◆ Tuntutan Tugas ◆
Salin persis bagian opini tentang akuntabilitas pemerintah yang diawali kata-kata berisi "OPINI –Dalam proses" dan diakhiri "dijalankan secara optimal.".

◆ Teks Pilihan ◆
____

OPINI

Akuntabilitas Pemerintah Dalam Kasus Pengoplosan BBM

Redaksi
×

Akuntabilitas Pemerintah Dalam Kasus Pengoplosan BBM

Sebarkan artikel ini

OPINI –Dalam proses pembangunan negara berkembang seperti Indonesia, tantangan utama yang sering muncul tidak hanya berkaitan dengan keterbatasan anggaran atau kurangnya program pembangunan saja. Persoalan yang lebih krusial adalah bagaimana efektivitas penyelenggaraan pemerintahan akan dapat dijalankan secara optimal.

Pemerintahan yang baik (Good governance) sudah seharusnya menjadi fondasi utama bagi terciptanya negara yang bersih, transparan, dan responsif terhadap kebutuhan rakyat. Prinsip-prinsip seperti transparansi, akuntabilitas, efisiensi, partisipasi publik, serta supremasi hukum merupakan indikator utama dari kualitas tata kelola suatu pemerintahan.

Namun, realita di lapangan menunjukkan bahwa prinsip-prinsip good governance masih jauh dari harapan. Di Indonesia, banyak kebijakan publik yang dibuat secara nyata, partisipasi masyarakat masih bersifat formalitas, serta lembaga pengawas seperti Inspektorat Daerah, Badan Pemeriksa Keuangan (BPK), dan Ombudsman kerap kekurangan sumber daya, baiki dari segi anggaran maupun personel yang kompeten. Bahkan, independensi lembaga-lembaga tersebut sering kali dipertanyakan akibat adanya tekanan politik yang kuat. Akibatnya, tata kelola yang lemah ini membuka ruang lebar perilaku korupsi.

____

◆ Data ◆

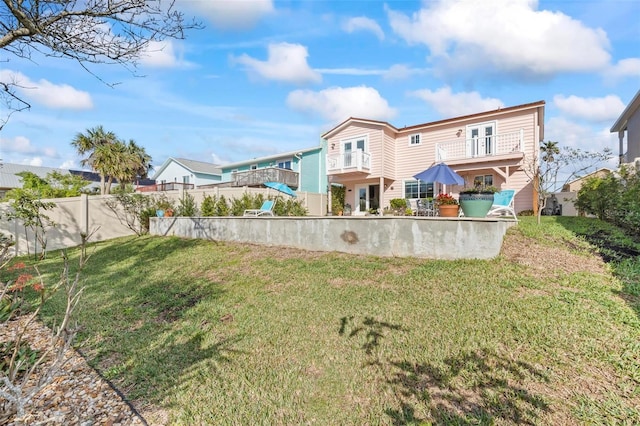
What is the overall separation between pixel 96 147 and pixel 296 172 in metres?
15.9

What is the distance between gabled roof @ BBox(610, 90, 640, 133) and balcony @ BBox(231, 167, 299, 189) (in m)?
18.5

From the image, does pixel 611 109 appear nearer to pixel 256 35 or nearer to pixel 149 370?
pixel 256 35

____

◆ Jawaban Lengkap ◆
OPINI –Dalam proses pembangunan negara berkembang seperti Indonesia, tantangan utama yang sering muncul tidak hanya berkaitan dengan keterbatasan anggaran atau kurangnya program pembangunan saja. Persoalan yang lebih krusial adalah bagaimana efektivitas penyelenggaraan pemerintahan akan dapat dijalankan secara optimal.